* **Your task**
Repeat the part of the data that opens with the line containing "How far into" and runs to the end of the data.
────────
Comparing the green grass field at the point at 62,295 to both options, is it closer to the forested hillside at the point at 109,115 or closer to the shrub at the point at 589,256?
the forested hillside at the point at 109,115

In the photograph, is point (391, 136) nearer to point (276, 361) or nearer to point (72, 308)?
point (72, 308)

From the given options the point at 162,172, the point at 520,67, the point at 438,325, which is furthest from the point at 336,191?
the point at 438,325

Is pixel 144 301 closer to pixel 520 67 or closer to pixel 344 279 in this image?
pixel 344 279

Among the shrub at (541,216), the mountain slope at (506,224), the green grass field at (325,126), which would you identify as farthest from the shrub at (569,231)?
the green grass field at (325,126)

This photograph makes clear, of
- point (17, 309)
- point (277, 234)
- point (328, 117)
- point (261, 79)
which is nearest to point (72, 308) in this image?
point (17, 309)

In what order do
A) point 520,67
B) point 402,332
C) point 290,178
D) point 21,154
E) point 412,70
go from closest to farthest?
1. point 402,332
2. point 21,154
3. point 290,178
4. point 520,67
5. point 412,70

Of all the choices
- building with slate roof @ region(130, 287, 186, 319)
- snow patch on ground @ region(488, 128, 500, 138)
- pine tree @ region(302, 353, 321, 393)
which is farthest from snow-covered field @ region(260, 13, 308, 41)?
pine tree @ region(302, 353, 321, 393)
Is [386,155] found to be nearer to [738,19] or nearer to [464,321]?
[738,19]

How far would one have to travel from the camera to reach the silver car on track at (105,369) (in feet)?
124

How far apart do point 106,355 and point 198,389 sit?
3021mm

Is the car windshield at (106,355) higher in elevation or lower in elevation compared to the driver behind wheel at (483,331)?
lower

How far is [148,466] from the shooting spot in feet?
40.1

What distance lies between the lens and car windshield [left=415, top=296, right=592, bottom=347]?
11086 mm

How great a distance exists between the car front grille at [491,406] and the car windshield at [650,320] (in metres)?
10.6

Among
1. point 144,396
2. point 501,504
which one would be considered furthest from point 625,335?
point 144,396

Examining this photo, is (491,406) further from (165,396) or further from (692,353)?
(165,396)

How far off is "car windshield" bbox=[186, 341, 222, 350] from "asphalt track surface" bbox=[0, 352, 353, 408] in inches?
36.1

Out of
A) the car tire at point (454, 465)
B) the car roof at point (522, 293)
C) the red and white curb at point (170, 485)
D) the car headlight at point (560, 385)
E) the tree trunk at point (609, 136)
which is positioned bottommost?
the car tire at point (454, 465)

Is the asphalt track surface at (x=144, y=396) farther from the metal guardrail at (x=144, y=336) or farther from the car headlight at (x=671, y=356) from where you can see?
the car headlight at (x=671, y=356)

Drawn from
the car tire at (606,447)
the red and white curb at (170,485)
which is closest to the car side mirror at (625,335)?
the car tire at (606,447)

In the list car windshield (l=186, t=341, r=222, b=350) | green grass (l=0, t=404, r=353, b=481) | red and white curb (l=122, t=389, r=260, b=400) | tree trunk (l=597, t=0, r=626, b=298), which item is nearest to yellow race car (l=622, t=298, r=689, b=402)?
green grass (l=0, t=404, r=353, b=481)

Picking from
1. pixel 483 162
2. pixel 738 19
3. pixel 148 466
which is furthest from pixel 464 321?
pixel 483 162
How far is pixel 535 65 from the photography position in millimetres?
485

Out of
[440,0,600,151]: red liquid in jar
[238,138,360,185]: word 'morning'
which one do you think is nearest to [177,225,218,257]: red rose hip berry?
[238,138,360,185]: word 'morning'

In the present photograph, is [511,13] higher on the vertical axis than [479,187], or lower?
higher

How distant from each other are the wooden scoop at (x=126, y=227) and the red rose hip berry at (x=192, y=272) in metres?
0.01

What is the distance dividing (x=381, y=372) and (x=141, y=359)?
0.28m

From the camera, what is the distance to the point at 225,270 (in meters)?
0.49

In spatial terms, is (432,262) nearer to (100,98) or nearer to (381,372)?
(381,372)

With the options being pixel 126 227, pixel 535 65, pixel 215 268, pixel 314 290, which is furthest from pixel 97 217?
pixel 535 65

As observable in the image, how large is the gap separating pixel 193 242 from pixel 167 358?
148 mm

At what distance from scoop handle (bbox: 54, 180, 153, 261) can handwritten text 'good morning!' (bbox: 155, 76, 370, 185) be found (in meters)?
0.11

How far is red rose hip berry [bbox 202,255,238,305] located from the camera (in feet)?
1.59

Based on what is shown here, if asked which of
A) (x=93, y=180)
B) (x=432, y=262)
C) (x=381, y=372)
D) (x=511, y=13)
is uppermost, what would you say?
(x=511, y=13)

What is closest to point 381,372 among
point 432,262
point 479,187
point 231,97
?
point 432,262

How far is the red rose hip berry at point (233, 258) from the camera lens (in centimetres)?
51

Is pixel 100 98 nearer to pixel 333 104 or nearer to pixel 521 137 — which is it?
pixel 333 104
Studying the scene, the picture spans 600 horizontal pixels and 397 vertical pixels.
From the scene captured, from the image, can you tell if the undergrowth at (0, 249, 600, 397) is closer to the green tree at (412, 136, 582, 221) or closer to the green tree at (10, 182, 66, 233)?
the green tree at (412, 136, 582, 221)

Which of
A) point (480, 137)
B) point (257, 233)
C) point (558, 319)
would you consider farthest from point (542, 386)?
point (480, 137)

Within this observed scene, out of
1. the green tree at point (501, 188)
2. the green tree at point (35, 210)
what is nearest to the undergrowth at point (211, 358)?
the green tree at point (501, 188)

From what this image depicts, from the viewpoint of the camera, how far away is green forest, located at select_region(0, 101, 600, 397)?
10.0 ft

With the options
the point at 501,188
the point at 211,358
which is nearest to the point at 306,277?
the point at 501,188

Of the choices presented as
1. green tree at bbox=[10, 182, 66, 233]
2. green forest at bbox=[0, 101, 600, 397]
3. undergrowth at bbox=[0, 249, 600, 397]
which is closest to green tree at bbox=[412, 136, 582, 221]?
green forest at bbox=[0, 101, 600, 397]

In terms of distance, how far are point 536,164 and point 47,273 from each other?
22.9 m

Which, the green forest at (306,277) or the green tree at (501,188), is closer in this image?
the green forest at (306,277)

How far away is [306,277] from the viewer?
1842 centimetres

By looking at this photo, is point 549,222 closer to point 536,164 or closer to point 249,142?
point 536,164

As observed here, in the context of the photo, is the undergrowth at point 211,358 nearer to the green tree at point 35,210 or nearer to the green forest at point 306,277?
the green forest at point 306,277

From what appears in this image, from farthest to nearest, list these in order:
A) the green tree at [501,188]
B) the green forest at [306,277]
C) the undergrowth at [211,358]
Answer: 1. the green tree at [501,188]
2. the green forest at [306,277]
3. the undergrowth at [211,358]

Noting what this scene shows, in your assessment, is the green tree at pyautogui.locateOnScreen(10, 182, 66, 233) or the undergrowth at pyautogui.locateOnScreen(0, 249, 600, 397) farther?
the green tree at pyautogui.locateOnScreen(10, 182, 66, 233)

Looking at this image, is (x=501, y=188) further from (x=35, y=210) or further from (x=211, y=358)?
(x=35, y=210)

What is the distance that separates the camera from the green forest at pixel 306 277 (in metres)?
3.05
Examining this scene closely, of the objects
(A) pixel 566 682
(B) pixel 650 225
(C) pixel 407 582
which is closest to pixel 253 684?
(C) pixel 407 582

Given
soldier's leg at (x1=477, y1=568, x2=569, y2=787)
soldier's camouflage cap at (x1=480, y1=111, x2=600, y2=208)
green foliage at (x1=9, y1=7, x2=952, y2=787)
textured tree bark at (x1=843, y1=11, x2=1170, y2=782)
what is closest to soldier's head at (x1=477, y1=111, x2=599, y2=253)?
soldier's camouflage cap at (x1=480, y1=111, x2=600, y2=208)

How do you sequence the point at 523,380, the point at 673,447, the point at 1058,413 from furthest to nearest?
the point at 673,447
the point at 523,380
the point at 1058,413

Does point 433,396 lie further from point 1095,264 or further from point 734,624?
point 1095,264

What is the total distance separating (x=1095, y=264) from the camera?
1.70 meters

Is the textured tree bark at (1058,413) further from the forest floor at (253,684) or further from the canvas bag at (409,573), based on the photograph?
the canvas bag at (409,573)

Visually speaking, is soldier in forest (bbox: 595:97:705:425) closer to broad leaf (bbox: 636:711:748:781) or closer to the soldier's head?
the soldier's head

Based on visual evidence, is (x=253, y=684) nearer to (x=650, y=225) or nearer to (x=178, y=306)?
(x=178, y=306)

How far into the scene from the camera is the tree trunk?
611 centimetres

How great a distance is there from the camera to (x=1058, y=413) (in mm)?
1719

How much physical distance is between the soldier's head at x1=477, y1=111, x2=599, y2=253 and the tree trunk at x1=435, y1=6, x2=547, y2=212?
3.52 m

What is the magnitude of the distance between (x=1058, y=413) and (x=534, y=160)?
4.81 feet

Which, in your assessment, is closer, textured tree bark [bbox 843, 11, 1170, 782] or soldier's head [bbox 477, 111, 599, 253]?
────────
* **Solution for this problem**
How far into the scene from the camera is the tree trunk?
611 centimetres

How great a distance is there from the camera to (x=1058, y=413) (in mm)?
1719

How much physical distance is between the soldier's head at x1=477, y1=111, x2=599, y2=253 and the tree trunk at x1=435, y1=6, x2=547, y2=212?
3.52 m

What is the magnitude of the distance between (x=1058, y=413) and (x=534, y=160)?
4.81 feet

Which, in your assessment, is closer, textured tree bark [bbox 843, 11, 1170, 782] or soldier's head [bbox 477, 111, 599, 253]?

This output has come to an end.